Une envie de tout tester

 - Cette noble assoiffée de découvertes et d’aventure descendait d’une autre femme de renom, la Veuve Clicquot, première femme à diriger une maison de Champagne. Notons qu’elle sera aussi la première lieutenant de louveterie, une brigade à l’époque chargée de traquer le loup, mais c’est aussi la première femme maîtresse d’équipage de chasse à courre. Cette chasse noble pour laquelle elle se passionnera était la seule chasse à cette époque à inclure un peu les femmes, qui dans d’autres contextes étaient cantonnées à des activités moins « violentes ».
 - Non contente de se satisfaire d’une activité dans laquelle elle excelle, la duchesse est aussi sculptrice et écrivaine à ses heures perdues, sous le nom de Manuela. C’est en bref une mondaine en quête d’aventure, à la ville comme au bois. « Son engagement dans la chasse à courre, c’était aussi un engagement féministe. Il s’agissait de montrer qu’une femme était capable de mener un équipage, d’avoir des hommes à son service, qu’elle dirigeait un peu comme une armée, et que les femmes pouvaient avoir accès à des activités masculines », explique Charles Stépanoff

Une pionnière dans de nombreux domaines

 - C’est d’ailleurs la première femme, en 1898, à obtenir le permis de conduire. Quelques mois plus tard seulement, elle écopera d’une amende de cinq francs pour excès de vitesse, contrôlée à 15 km/h au lieu des 12 km/h préconisés en ville. Plus tard, elle créera l’Automobile club féminin, pour la simple et bonne raison que son homologue masculin lui avait refusé l’entrée. Un caractère bien trempé et une intrépidité sans faille, qui finira par lui jouer des tours. Une polémique anime les journaux de l’époque, celle des « larmes du cerf », qui coulent des yeux du cervidé mis à mort.
 - À partir de ce moment, deux camps s’affrontent. Certains pensent qu’il s’agit d’une émotion, d’autres d’un phénomène tout à fait physiologique, s’agissant de la sueur de l’animal. La duchesse d’Uzès est catégorique : il ne s’agit que de sueur. Pour elle, la vénerie est un « merveilleux et passionnant spectacle », et pas un « sport sanguinaire ». Cette prise de position lui vaut l’exclusion de la Société protectrice des animaux, à laquelle elle adhérait depuis de nombreuses années. Elle prend les devants et la quitte dès 1909.

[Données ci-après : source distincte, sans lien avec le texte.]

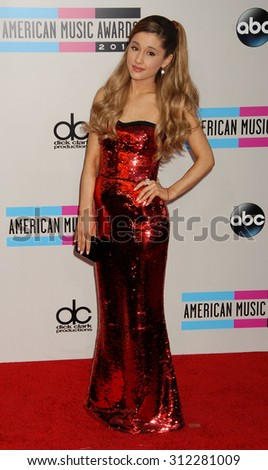 LOS ANGELES - NOV 24:  Arianna Grande arrives at the 2013 American Music Awards Arrivals  on November 24, 2013 in Los Angeles, CA                 - stock photo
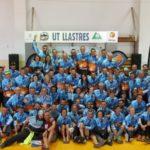 Aleix Toda i Elena Calvillo tornen a guanyar la prova d'ultraresistència UT Llastres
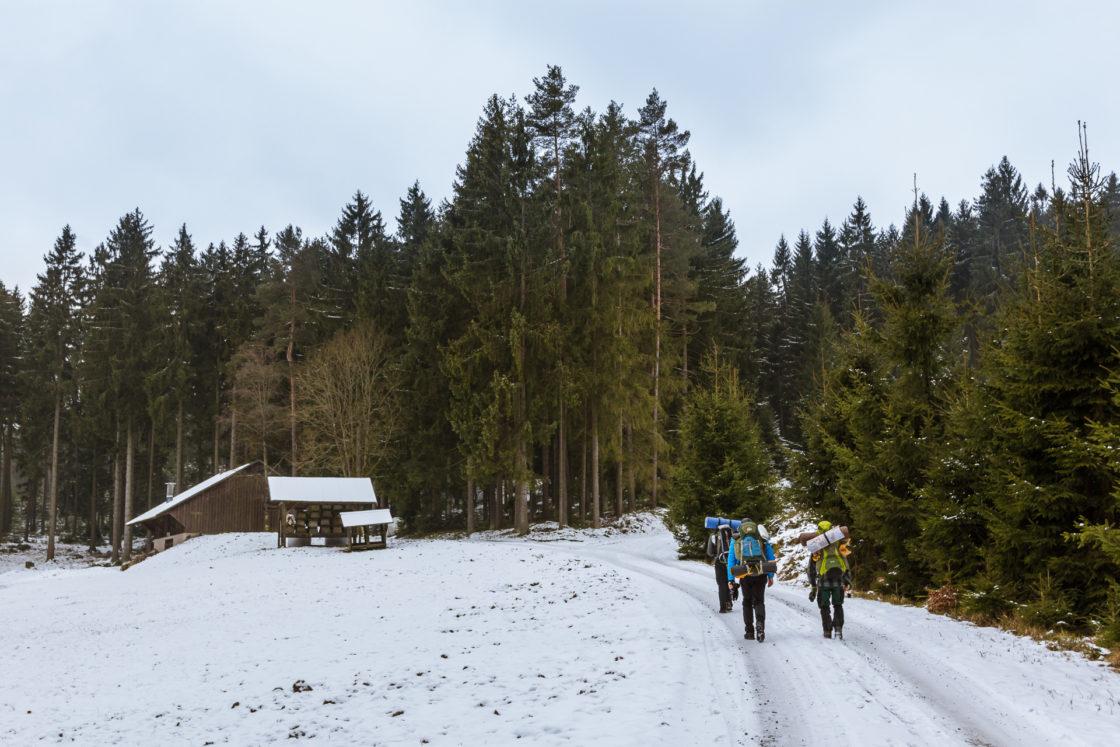 Sieben Rangers auf dem Weg zum Rudolfstein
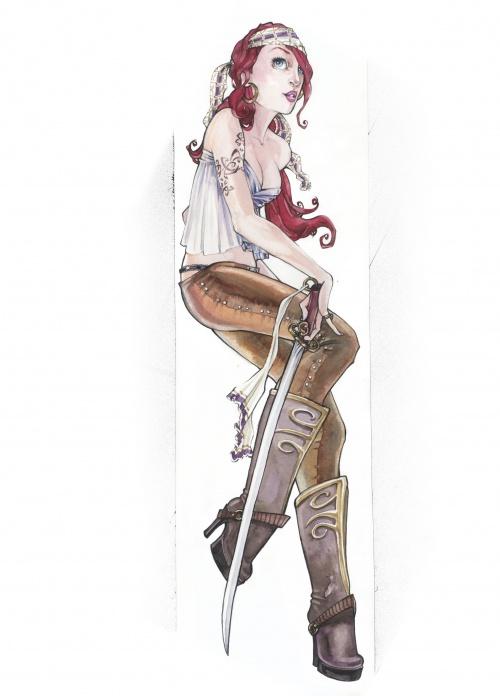 Иллюстратор Carla Wyzgala (162 работ)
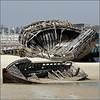 Panoramio & ipernity : Sic Transit Gloria Mundi (pom.angers) Tags: canoneos400ddigital 2010 etel morbihan 56 bretagne france europeanunion april boat brittany 100 150 5000 200 atlanticocean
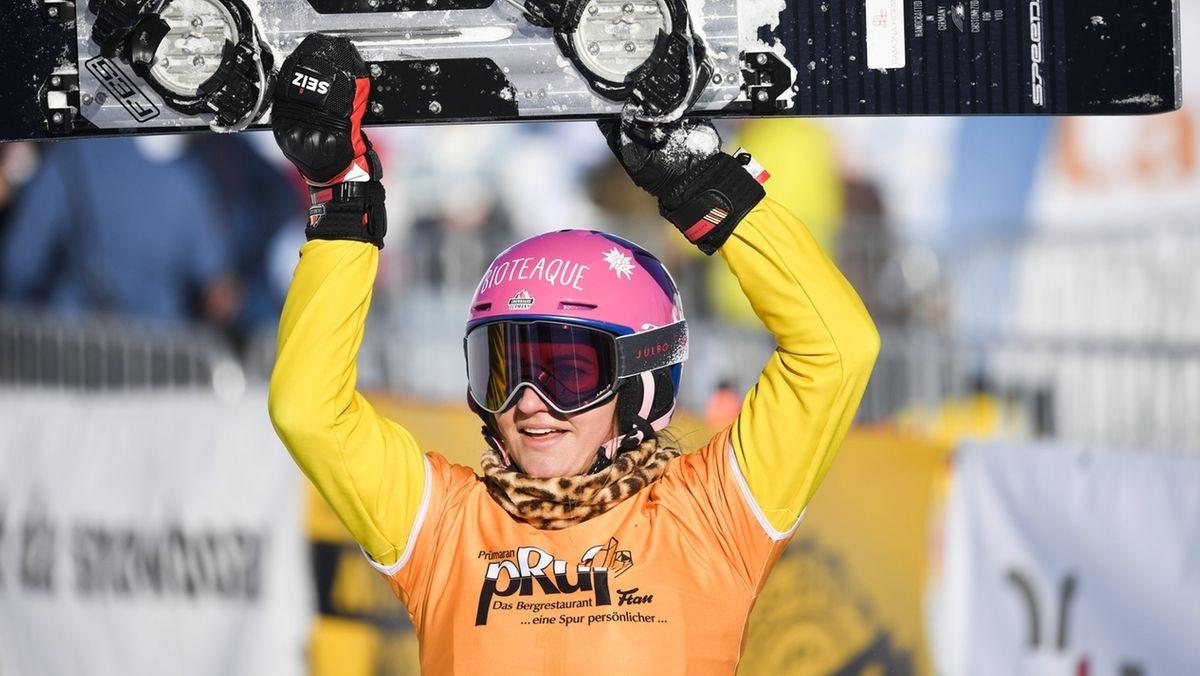 Snowboard Weltcup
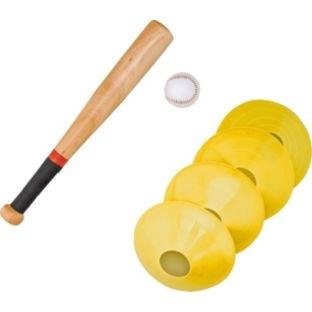 Pro Entfernung Schlagball-Set, bestehend aus einem 45.72 cm, ball und Schläger-marker 4 cones. alles man braucht, um ein Spiel zu machen.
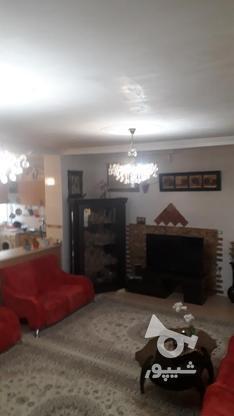 اپارتمان مسکونی در گروه خرید و فروش املاک در مازندران در شیپور-عکس6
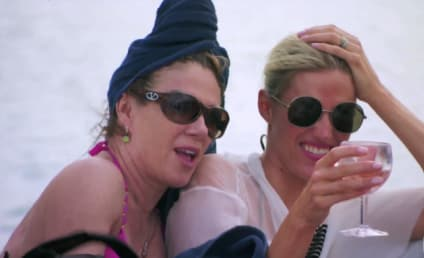 The Real Housewives of New York City Season 7 Episode 13 Review: Sonja Island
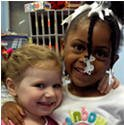 day care in evanston and chicago, image of children smiling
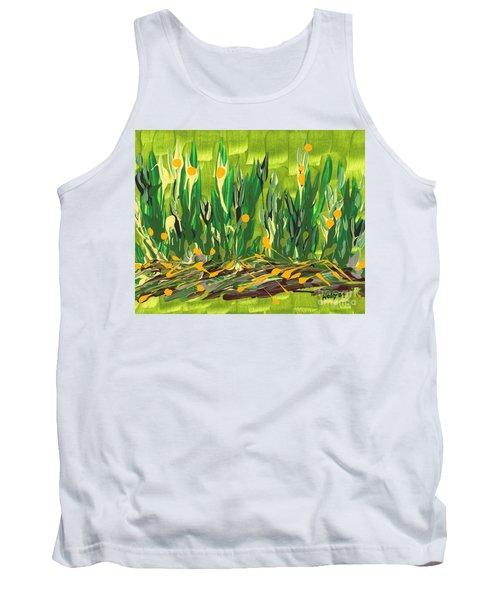 Spring Garden Tank Top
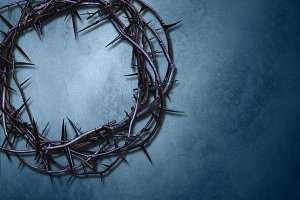 Crown of thorns background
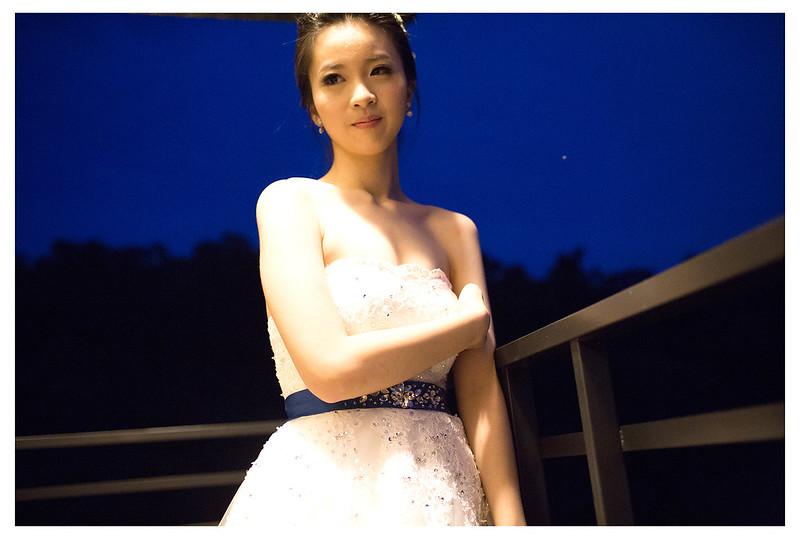 妞妞 婚紗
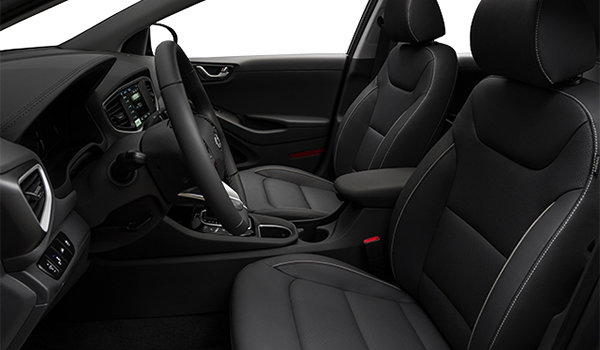 2018 Hyundai Ioniq Hybrid LIMITED | Photo 1 | Black Leather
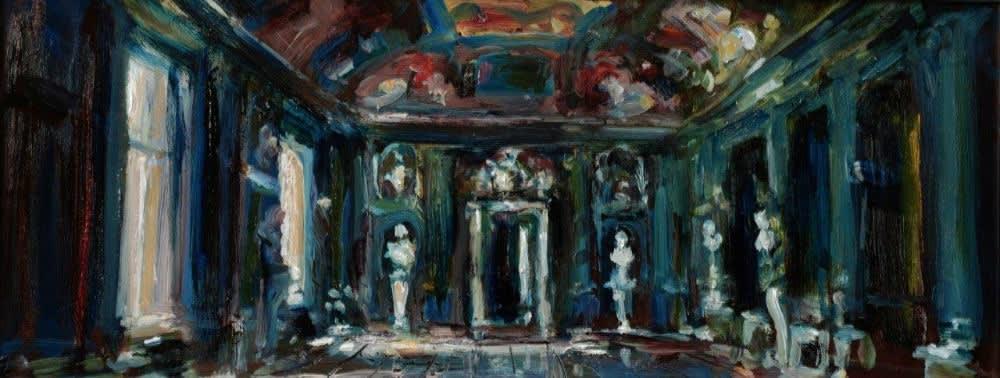 Douwe Elias - Rome - 2016 - olieverf op paneel - 30 × 78 cm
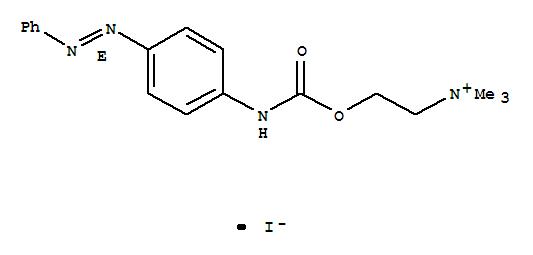 29739-76-2,Ethanaminium,N,N,N-trimethyl-2-[[[[4-[(1E)-phenylazo]phenyl]amino]carbonyl]oxy]-, iodide(9CI),Choline,iodide, p-(phenylazo)carbanilate, (E)- (8CI); Carbanilic acid, p-(phenylazo)-,ester with choline iodide, E- (8CI)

L’évènement clé de la fracture entre chasse et protection animal

 - À la suite de sa démission, de nombreuses autres personnalités lui emboîtent le pas par solidarité. À partir de ce moment, deux camps autrefois amis se battent pour des idéologies qui sont devenues différentes : les chasseurs d’un côté et les défenseurs de la cause animale de l’autre. Aujourd’hui, nous sommes les héritiers directs de ce clivage. Pourtant, à l’époque, la SPA accueillait des veneurs et la Ligue de protection des oiseaux, aujourd’hui anti-chasse, a été créée à l’initiative de chasseurs au gibier d’eau.
 - « Le conflit, c’est un rapport au monde, c’est : qu’est-ce que l’Homme a comme place dans la nature ? », pose Charles Stépanoff. D’un côté, les animalistes insistent sur la sensibilité des animaux, tandis que les chasseurs sont héritiers d’une vision qui est fondée sur un affrontement symétrique entre l’intelligence animale et l’intelligence humaine. D’après l’anthropologue, on peut même distinguer trois écoles différentes aujourd’hui : la chasse paysanne, qui consiste à se nourrir soi-même, la chasse bourgeoise qui prône le principe de propriété privée et une idée qui nous vient de la Renaissance selon laquelle la nature est un décor dans lequel l’Homme n’a pas à intervenir.
 - Depuis les années 1970, c’est ce dernier modèle qui devient dominant dans nos sociétés. De quoi faire se retourner dans sa tombe la duchesse d’Uzès, qui s’éteint en 1933 au château de Dampierre, dans les Yvelines. Aujourd’hui, ce domaine est toujours très réputé pour la chasse à courre.